INFORMATION SUPPLIED

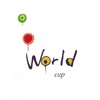 World Cup - Single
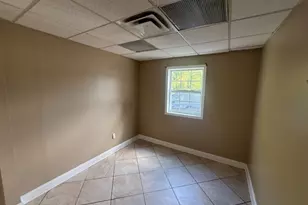 493 Union Ave, Bridgewater, NJ 08807 - Photo 10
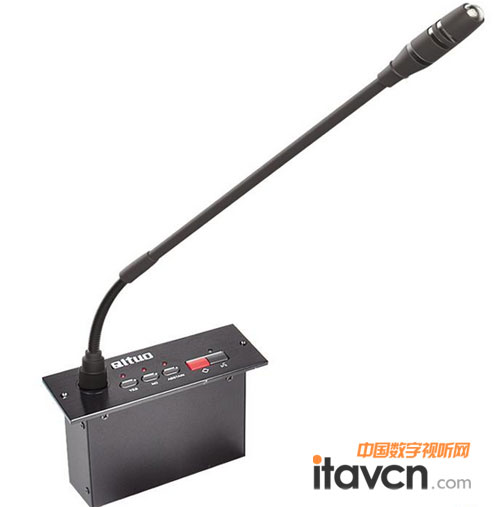 QT-G523M���h���C�����Е��hӑՓ�l�ԡ��������z���ۙ��������ʾ����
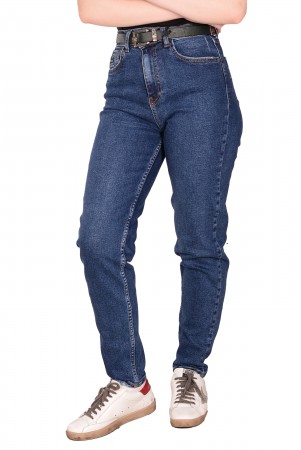 Женские Джинсы Sessanta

GOAL OF THE EXERCISE
Only the text of the listing above is wanted, transcribed exactly, without its images.

RESULT BELOW
 World Cup - Single
 493 Union Ave, Bridgewater, NJ 08807 - Photo 10
 QT-G523M���h���C�����Е��hӑՓ�l�ԡ��������z���ۙ��������ʾ����
 Женские Джинсы Sessanta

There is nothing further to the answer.